After deploying LLMs across dozens of enterprise environments, we’ve distilled the practical lessons that separate successful implementations from expensive experiments.
Start with the Problem, Not the Model
The most common mistake we see is organizations choosing an LLM first and then looking for problems to solve. Successful deployments start with a clear business problem, define success metrics, and then evaluate whether an LLM is the right tool — or whether a simpler solution would suffice.
The RAG Architecture Decision
Retrieval-Augmented Generation has become the default architecture for enterprise LLM applications, but it’s not always the right choice. We’ve found that RAG works brilliantly for knowledge bases and document Q&A, but fine-tuning is often superior for structured extraction, classification, and domain-specific generation tasks.

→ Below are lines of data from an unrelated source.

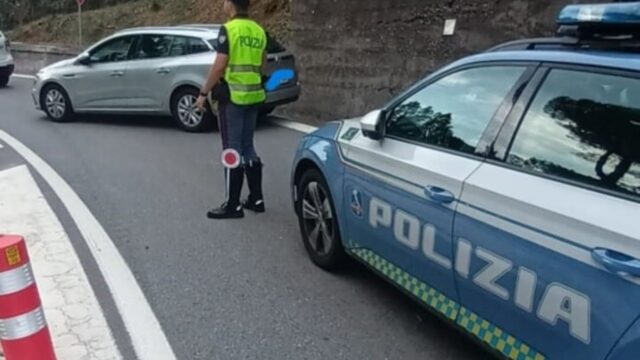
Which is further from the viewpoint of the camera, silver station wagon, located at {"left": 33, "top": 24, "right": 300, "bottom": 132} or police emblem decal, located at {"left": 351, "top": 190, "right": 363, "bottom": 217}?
silver station wagon, located at {"left": 33, "top": 24, "right": 300, "bottom": 132}

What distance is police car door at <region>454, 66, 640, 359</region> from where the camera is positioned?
2.35m

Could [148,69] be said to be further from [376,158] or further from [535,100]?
[535,100]

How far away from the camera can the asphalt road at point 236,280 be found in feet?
12.3

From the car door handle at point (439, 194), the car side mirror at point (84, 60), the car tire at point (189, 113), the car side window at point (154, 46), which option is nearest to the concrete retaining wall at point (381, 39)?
the car tire at point (189, 113)

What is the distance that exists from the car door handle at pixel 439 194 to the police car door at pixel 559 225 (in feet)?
0.35

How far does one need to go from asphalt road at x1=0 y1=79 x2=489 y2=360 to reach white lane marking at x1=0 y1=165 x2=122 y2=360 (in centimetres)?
16

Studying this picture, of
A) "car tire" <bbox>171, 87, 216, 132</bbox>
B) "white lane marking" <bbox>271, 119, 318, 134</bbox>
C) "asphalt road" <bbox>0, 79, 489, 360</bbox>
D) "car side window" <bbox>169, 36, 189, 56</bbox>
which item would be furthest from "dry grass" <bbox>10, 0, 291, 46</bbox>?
"asphalt road" <bbox>0, 79, 489, 360</bbox>

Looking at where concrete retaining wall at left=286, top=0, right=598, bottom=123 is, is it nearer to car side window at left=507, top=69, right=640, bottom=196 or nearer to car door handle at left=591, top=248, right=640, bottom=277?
car side window at left=507, top=69, right=640, bottom=196

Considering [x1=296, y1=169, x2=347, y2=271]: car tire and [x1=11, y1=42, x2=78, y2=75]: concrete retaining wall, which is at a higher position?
[x1=296, y1=169, x2=347, y2=271]: car tire

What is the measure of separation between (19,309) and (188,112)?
803 centimetres

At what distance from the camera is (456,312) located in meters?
3.20

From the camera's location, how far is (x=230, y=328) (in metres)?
3.92

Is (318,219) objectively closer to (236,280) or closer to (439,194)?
(236,280)

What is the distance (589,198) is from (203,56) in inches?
354
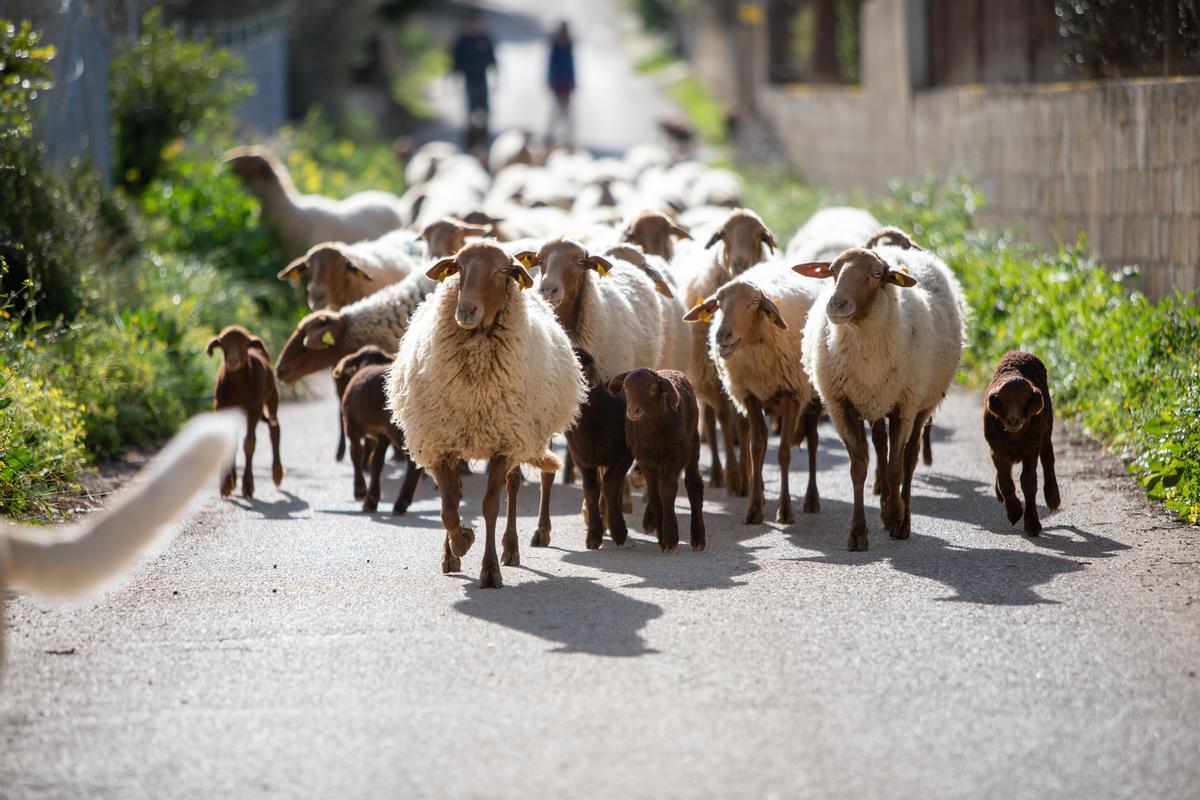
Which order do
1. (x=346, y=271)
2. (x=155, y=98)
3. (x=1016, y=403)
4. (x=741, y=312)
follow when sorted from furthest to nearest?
(x=155, y=98), (x=346, y=271), (x=741, y=312), (x=1016, y=403)

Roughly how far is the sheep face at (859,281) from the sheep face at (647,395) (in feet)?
3.19

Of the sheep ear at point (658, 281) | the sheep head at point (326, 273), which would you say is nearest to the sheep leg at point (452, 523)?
the sheep ear at point (658, 281)

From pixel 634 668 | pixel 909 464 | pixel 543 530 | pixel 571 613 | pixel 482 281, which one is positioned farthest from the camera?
pixel 909 464

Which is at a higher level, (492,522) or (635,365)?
(635,365)

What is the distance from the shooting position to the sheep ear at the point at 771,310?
902cm

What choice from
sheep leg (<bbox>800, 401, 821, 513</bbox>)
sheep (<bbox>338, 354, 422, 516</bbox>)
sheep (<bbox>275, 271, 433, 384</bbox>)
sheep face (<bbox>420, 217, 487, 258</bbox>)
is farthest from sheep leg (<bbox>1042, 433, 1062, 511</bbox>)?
sheep face (<bbox>420, 217, 487, 258</bbox>)

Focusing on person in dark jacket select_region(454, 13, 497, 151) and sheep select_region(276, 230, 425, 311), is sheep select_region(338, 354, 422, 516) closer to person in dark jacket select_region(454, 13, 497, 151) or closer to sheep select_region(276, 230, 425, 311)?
sheep select_region(276, 230, 425, 311)

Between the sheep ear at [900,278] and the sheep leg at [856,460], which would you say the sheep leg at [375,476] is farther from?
the sheep ear at [900,278]

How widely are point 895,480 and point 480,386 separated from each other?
239 cm

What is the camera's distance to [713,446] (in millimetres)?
10594

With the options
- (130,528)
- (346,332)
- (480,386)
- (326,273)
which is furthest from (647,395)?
(326,273)

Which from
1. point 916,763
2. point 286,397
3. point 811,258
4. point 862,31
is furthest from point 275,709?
point 862,31

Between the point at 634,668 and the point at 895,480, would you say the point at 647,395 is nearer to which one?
the point at 895,480

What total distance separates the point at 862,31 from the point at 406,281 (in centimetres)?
1497
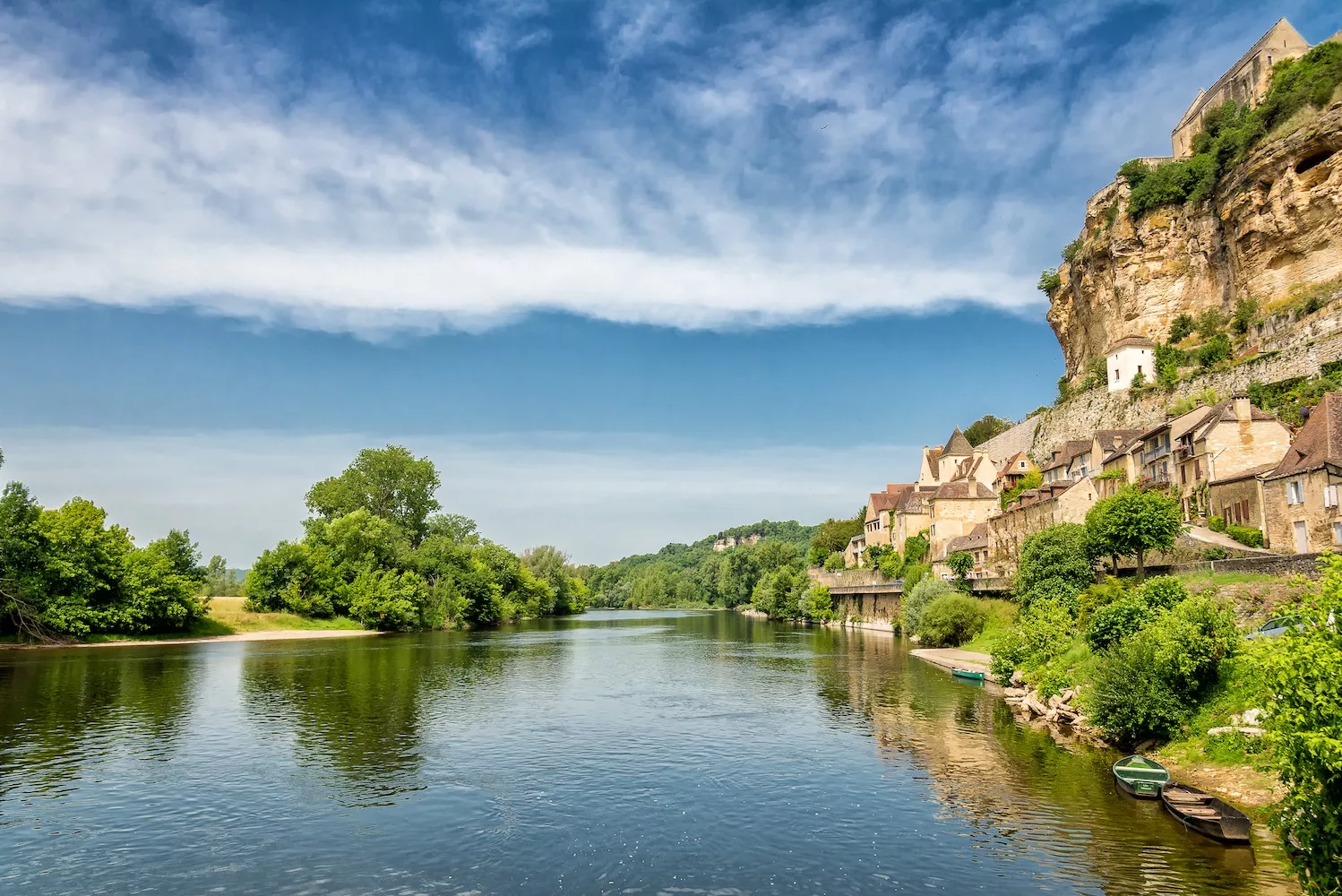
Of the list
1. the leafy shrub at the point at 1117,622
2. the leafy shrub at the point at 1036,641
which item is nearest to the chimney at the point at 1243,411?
the leafy shrub at the point at 1036,641

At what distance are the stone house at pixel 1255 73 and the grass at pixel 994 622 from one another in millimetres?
40841

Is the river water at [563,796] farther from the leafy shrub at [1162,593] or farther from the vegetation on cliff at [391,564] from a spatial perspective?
the vegetation on cliff at [391,564]

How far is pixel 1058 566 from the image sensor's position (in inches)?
1609

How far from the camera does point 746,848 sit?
16094mm

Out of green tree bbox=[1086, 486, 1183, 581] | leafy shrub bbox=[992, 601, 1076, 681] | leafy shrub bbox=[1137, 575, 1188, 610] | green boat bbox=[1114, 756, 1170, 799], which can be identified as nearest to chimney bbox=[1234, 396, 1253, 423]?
green tree bbox=[1086, 486, 1183, 581]

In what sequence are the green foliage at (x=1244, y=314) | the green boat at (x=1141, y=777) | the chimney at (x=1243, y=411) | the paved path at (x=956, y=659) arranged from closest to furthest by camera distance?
the green boat at (x=1141, y=777)
the chimney at (x=1243, y=411)
the paved path at (x=956, y=659)
the green foliage at (x=1244, y=314)

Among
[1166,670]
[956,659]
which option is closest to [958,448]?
[956,659]

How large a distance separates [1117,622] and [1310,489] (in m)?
13.0

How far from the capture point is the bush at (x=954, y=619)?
168ft

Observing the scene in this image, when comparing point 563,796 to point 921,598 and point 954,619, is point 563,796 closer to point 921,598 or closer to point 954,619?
point 954,619

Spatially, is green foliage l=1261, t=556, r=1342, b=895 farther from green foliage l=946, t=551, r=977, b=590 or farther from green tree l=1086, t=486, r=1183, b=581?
green foliage l=946, t=551, r=977, b=590

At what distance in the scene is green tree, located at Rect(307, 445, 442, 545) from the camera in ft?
320

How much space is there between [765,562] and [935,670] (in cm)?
7973

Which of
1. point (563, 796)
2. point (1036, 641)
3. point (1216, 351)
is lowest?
point (563, 796)
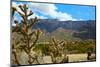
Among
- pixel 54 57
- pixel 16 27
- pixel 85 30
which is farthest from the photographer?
pixel 85 30

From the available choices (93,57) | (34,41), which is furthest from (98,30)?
(34,41)

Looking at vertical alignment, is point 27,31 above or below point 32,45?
above

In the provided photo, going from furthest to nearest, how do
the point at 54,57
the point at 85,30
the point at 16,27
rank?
the point at 85,30 → the point at 54,57 → the point at 16,27

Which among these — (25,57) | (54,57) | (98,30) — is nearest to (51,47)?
(54,57)

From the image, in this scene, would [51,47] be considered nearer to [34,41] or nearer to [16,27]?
[34,41]

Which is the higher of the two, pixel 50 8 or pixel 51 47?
pixel 50 8

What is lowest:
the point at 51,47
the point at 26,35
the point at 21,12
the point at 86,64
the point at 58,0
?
the point at 86,64

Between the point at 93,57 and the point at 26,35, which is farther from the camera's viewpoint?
the point at 93,57
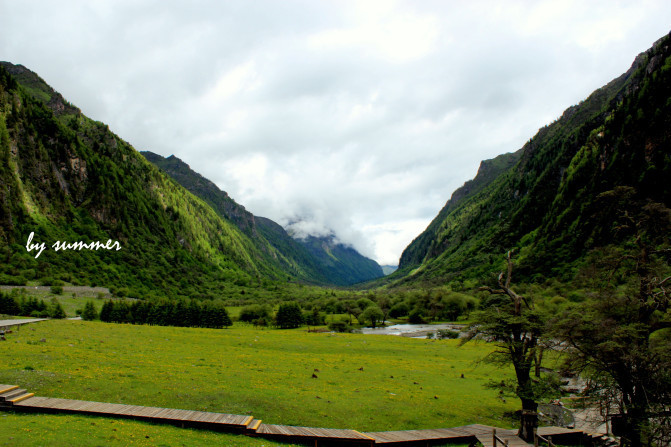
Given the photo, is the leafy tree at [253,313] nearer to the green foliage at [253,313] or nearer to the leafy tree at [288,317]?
the green foliage at [253,313]

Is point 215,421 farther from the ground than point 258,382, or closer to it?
farther from the ground

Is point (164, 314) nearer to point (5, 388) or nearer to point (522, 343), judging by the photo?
point (5, 388)

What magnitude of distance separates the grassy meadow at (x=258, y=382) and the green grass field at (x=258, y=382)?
0.08 m

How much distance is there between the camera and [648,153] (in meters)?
157

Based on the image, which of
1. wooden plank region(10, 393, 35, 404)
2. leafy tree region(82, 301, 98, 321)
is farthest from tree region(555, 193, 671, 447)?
leafy tree region(82, 301, 98, 321)

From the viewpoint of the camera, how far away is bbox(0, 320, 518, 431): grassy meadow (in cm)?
2523

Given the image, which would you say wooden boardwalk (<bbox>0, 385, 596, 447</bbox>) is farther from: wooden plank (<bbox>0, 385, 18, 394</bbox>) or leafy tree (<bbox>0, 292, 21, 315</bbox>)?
leafy tree (<bbox>0, 292, 21, 315</bbox>)

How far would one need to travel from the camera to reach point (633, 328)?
21141 millimetres

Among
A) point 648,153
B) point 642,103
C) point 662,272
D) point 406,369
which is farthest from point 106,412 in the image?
point 642,103

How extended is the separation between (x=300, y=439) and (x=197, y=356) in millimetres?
30937

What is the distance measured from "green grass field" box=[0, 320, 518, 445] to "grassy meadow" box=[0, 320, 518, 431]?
8cm

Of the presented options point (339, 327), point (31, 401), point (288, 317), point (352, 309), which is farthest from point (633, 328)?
point (352, 309)

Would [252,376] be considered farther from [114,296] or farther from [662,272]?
[114,296]

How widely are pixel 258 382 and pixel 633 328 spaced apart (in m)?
31.3
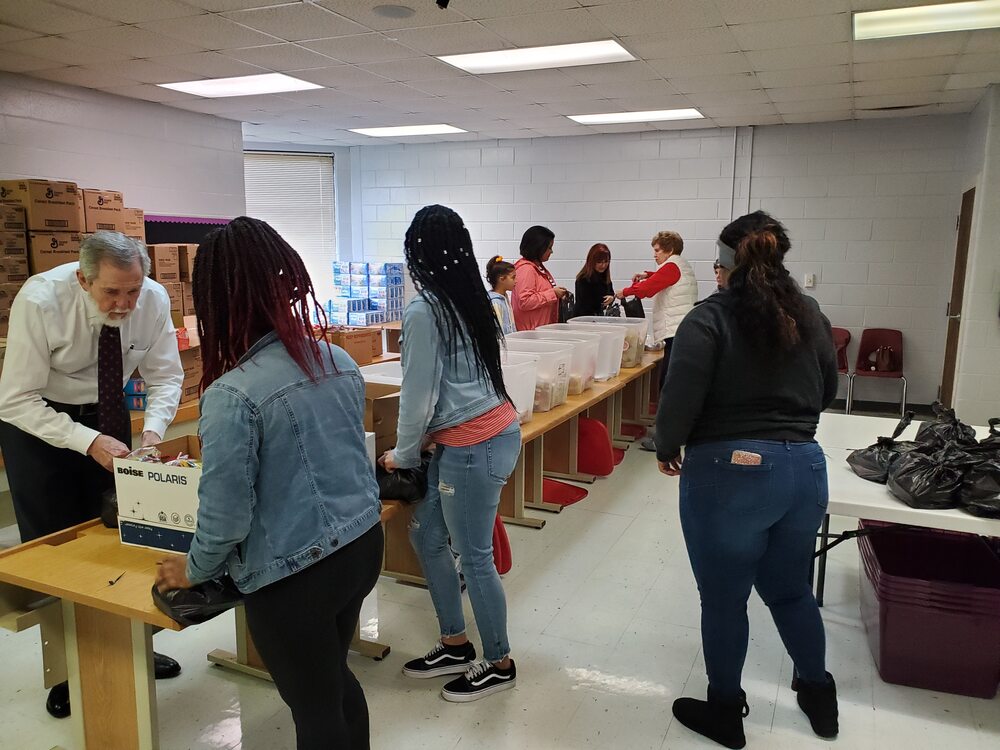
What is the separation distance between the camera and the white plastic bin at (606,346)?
14.8 ft

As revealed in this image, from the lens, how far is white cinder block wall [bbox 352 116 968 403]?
6.34 m

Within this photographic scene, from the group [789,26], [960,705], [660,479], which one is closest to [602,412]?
[660,479]

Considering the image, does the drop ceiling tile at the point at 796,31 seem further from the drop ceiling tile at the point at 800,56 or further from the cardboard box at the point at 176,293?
the cardboard box at the point at 176,293

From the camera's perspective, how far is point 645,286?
5.21 metres

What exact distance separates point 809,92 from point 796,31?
1632mm

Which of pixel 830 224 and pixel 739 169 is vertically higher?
pixel 739 169

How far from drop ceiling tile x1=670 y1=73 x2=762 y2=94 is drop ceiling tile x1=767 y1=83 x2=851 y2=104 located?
0.26m

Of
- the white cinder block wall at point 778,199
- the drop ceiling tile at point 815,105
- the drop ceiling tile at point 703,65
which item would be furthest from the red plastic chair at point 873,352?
the drop ceiling tile at point 703,65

Prompt Engineering is Not a Strategy
While prompt engineering can demonstrate quick wins, it’s a fragile foundation for production systems. Invest in systematic prompt management, version control, and automated testing. Treat prompts as code — with the same rigor around testing, review, and deployment.
Hallucination Mitigation
Every enterprise LLM deployment must have a hallucination mitigation strategy. This isn’t optional. We use a layered approach: constrained generation, fact-checking pipelines, confidence scoring, and human-in-the-loop validation for high-stakes decisions.
Cost Management
LLM inference costs can spiral quickly at enterprise scale. Smart architecture choices — caching strategies, model routing (sending simple queries to smaller models), and batch processing — can reduce costs by 70% or more without impacting quality.
The bottom line: LLMs are transformative tools, but they require engineering discipline, not just API creativity.